The simplest model for the universe is a Friedman universe, which is a
3-dimensional space-form which changes in size with time, according to
Einstein's theory of general relativity. These are the simplest Einstein
metrics, and since the universe is very homogeneous, seem to be a good
model for our universe. The main question was which sort of space-form
is our universe - positively curved, flat, or negatively curved? If it
were positively curved, then if we measured the angles of a very large
triangle, the sum would be greater than 180, if it is flat, the sum would
be 180, and if negatively curved it would be < 180. Depending on the
universe's curvature, it could have non-trivial topology as well. If we
flew in certain directions, we could end up where we started, similar to
circumnavigating the earth. If so, then when we look out in space,
we could see copies of our galaxy, but of course far in the past. Anyway,
searches for similar patterns of distribution of galaxies don't seem to
have worked. But if we consider another copy of ourselves, they would see
the cosmic microwave background as a humongous sphere 13.3 billion light
years away, but from a different vantage point from our view. If we are
close enough to another copy of ourselves, then our two views of the cosmic
microwave background would be spheres intersecting in a common circle,
so we should expect the patterns of the CMB to agree on such circles. If
we see enough of these, then the we can reconstruct the topology of the
universe (see "Measuring
the shape of the universe" by Cornish and Weeks and other papers by
Weeks). This excited 3-manifold topogists for a bit, since if the universe
was negatively curved, then it might be a hyperbolic manifold, and the
field of 3-manifold topology might actually be useful! But measurements
by BOOMERANG and measurements
of supernovas seemed to indicate that the universe is almost flat. Since
I had written a paper
giving a lower bound on the volume of a closed hyperbolic 3-manifold, I
was contacted by a Brazilian astrophysicist Marcelo Reboucas, who wrote
a paper with collaborators
using these measurements and estimates on hyperbolic manifolds by myself
and Przeworski to determine
what sort of constant negative curvature manifold could be observed given
the constraints on its curvature. It is conjectured that the Weeks manifold
is the smallest volume hyperbolic 3-manifold, for which there is much experimental
evidence by the program snappea
(and the fact that it is the smallest volume arithmetic 3-manifold). It
would be quite embarrassing if cosmologists discovered that the universe
is a hyperbolic 3-manifold of volume < .9427, the volume of the
Weeks manifold! Since they were using experimental evidence for the physics
part of their paper, I'm not sure why they didn't want to use experimental
evidence for the mathematical part? Anyway, it looks like the universe
is likely to be flat. But it still could be a Euclidean
manifold. At the WMAP news conference, they didn't mention anything
about this, even though the chief theoretician, David
Spergel, had written papers on measuring
topology. So I wrote him an e-mail:
On Tue, 11 Feb 2003, Ian Agol wrote:
> Hi,
> I just watched
the announcement of
> the WMAP results on nasa TV, congratuations
> on your accomplishment!
> I believe there
was no mention of
> determining the topology of the universe.

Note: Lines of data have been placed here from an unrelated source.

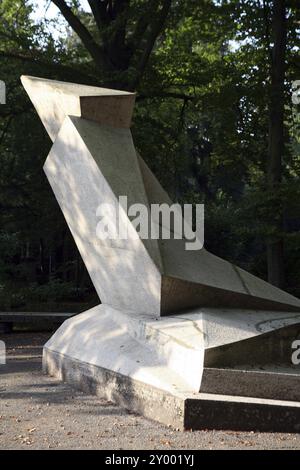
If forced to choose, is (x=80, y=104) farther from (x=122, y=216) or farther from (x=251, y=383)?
(x=251, y=383)

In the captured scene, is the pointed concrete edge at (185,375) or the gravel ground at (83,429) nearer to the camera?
the gravel ground at (83,429)

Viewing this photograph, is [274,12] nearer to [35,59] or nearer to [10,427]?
[35,59]

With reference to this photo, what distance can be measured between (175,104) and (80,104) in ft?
37.3

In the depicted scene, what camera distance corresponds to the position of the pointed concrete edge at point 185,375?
5754 millimetres

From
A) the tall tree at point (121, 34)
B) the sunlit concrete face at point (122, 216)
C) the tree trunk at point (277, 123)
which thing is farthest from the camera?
the tall tree at point (121, 34)

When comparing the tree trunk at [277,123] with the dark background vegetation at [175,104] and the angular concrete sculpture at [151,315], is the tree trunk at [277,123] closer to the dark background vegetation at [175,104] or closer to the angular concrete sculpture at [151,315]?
the dark background vegetation at [175,104]

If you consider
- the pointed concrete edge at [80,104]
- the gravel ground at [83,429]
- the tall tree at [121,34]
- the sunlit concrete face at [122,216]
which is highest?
the tall tree at [121,34]

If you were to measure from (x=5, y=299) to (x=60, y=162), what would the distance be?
859cm

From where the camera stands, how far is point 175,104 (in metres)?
19.2

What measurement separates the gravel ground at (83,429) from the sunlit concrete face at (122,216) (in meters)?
1.28

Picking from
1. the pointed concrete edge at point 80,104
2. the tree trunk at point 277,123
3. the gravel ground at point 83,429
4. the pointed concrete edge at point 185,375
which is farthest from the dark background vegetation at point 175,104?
the gravel ground at point 83,429

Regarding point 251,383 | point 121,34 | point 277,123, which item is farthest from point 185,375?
point 121,34

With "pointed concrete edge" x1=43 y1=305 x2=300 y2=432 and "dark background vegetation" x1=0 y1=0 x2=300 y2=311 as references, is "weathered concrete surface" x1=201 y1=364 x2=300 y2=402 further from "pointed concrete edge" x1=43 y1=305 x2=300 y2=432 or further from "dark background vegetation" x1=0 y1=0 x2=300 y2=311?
"dark background vegetation" x1=0 y1=0 x2=300 y2=311

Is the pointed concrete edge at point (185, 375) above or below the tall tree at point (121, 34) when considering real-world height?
below
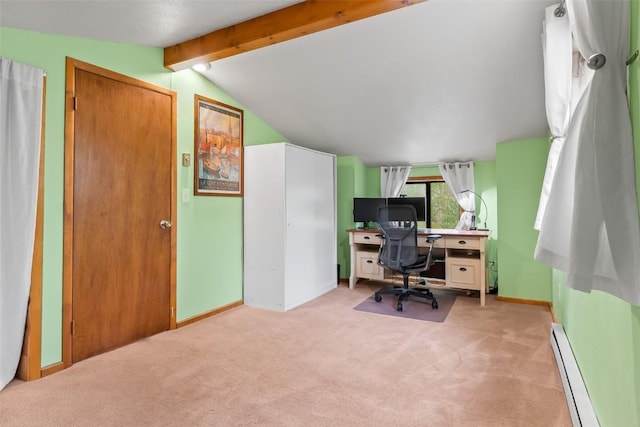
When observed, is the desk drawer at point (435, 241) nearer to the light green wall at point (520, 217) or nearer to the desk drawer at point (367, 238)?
the desk drawer at point (367, 238)

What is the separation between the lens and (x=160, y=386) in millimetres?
2084

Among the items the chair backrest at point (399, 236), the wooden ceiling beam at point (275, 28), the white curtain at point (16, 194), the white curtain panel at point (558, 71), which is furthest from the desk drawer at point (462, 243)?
the white curtain at point (16, 194)

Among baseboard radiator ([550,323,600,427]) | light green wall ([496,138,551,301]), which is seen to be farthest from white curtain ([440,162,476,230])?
baseboard radiator ([550,323,600,427])

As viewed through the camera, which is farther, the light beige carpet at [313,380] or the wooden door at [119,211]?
the wooden door at [119,211]

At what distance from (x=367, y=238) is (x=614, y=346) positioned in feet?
10.6

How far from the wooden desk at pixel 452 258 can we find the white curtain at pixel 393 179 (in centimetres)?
102

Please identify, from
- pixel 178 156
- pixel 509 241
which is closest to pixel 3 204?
pixel 178 156

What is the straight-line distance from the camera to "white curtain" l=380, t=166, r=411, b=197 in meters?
5.19

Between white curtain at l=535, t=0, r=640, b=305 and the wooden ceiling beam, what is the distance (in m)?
1.28

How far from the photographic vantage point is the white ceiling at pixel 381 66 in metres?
2.19

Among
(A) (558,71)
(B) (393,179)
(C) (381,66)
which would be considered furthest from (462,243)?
(A) (558,71)

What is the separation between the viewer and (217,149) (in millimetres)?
3494

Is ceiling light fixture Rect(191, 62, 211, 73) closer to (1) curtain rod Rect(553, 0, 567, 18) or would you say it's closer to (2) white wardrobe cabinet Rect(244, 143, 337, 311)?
(2) white wardrobe cabinet Rect(244, 143, 337, 311)

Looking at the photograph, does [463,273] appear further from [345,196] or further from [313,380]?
[313,380]
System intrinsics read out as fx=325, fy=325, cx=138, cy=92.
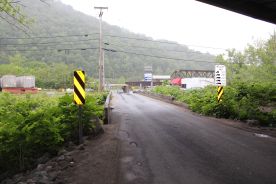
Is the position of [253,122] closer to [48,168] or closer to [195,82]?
[48,168]

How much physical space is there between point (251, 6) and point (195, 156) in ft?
24.0

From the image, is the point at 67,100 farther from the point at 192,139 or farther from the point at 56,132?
the point at 192,139

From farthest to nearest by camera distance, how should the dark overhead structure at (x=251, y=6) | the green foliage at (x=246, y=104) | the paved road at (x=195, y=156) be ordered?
the green foliage at (x=246, y=104) < the dark overhead structure at (x=251, y=6) < the paved road at (x=195, y=156)

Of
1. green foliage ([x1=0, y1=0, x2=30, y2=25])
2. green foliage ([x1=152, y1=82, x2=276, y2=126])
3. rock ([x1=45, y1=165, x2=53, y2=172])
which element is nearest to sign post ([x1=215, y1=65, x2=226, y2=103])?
green foliage ([x1=152, y1=82, x2=276, y2=126])

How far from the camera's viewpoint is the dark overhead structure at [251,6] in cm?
1244

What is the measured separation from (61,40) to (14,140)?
83155mm

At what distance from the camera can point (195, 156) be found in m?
8.79

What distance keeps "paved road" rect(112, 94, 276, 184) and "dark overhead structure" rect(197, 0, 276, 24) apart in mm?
4971

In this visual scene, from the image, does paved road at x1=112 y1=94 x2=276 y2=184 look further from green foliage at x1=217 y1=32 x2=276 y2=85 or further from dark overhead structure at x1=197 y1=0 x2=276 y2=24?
green foliage at x1=217 y1=32 x2=276 y2=85

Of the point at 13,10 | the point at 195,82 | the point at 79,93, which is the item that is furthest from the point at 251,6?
the point at 195,82

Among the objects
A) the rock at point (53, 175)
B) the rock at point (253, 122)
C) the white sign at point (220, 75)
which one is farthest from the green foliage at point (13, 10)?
the white sign at point (220, 75)

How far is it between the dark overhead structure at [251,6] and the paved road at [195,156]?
4971mm

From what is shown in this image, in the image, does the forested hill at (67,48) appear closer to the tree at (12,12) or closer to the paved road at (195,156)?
the tree at (12,12)

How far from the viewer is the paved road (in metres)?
6.89
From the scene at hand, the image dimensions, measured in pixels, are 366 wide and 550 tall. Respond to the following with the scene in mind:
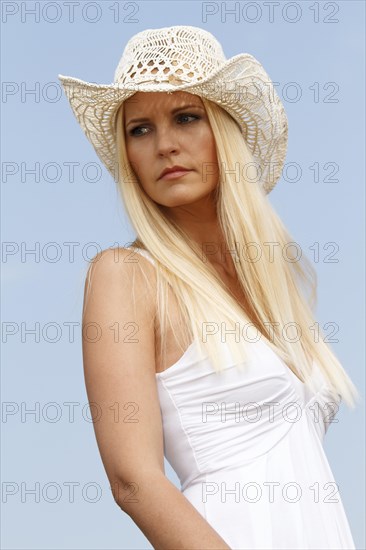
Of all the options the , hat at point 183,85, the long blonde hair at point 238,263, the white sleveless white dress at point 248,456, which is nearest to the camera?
the white sleveless white dress at point 248,456

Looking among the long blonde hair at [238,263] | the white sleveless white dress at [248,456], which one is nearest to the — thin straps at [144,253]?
the long blonde hair at [238,263]

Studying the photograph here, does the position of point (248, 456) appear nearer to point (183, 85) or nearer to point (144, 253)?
point (144, 253)

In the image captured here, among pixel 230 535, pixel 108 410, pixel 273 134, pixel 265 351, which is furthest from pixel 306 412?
pixel 273 134

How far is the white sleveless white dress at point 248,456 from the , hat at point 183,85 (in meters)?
0.98

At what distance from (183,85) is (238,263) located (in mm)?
708

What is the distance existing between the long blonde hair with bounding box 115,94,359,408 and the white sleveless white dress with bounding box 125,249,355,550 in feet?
0.59

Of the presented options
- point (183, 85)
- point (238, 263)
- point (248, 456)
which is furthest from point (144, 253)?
point (248, 456)

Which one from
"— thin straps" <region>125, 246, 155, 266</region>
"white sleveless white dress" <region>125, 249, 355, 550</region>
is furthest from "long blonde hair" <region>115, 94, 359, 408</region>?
"white sleveless white dress" <region>125, 249, 355, 550</region>

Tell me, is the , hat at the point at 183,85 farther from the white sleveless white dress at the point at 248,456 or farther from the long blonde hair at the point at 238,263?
the white sleveless white dress at the point at 248,456

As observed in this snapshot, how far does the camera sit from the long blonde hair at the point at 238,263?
355 cm

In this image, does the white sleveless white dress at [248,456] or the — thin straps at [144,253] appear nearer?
the white sleveless white dress at [248,456]

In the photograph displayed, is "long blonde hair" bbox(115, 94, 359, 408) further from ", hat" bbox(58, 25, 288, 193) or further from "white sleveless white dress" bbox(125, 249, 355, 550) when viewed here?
"white sleveless white dress" bbox(125, 249, 355, 550)

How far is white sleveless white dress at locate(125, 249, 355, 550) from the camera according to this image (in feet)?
10.7

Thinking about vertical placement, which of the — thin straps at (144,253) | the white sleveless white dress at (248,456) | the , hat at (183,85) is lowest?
the white sleveless white dress at (248,456)
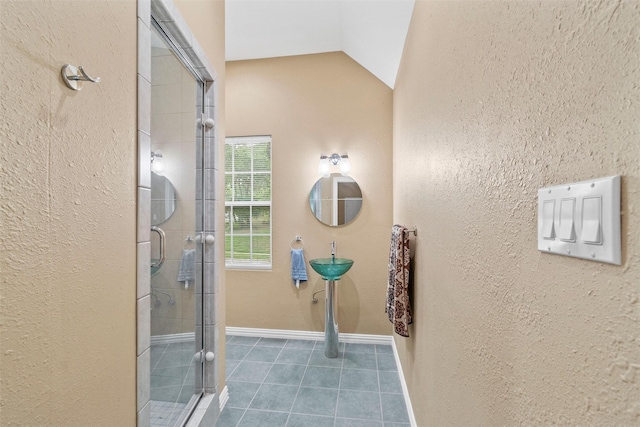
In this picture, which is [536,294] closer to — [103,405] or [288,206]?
[103,405]

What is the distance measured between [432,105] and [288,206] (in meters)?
2.11

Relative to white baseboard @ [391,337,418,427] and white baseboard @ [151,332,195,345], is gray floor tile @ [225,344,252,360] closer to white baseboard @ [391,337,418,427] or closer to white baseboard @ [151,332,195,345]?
white baseboard @ [151,332,195,345]

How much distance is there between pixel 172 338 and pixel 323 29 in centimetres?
287

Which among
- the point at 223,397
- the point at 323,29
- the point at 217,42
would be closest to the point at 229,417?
the point at 223,397

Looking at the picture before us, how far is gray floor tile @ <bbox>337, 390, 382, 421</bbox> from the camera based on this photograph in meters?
1.99

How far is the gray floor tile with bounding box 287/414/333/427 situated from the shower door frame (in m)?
0.52

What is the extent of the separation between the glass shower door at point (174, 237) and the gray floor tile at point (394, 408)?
1.28 m

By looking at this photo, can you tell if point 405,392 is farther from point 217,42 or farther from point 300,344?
point 217,42

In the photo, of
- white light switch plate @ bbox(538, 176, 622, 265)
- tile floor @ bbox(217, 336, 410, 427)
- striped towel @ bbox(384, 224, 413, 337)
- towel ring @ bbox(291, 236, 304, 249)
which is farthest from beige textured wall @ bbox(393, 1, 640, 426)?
towel ring @ bbox(291, 236, 304, 249)

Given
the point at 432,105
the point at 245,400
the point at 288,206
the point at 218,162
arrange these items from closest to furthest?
the point at 432,105
the point at 218,162
the point at 245,400
the point at 288,206

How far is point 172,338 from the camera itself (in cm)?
157

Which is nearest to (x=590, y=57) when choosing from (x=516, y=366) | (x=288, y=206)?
(x=516, y=366)

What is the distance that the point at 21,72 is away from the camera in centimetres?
65

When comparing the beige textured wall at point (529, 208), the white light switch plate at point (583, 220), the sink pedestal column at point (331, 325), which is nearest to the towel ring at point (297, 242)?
the sink pedestal column at point (331, 325)
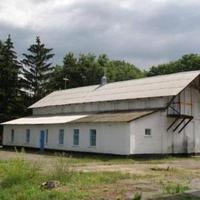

> I was wondering whether your team has
> investigated this yet, or if this is still
> to come?
>
> thanks,
> Ian Agol
Still to come. We have the paper mostly written
and
should get it out within two weeks.
Reading between the lines, if they have already done the
research, but didn't announce anything at the news conference, then I'm
guessing they haven't discovered that the universe has non-trivial topology.
But I'm still looking forward to what the paper has to say.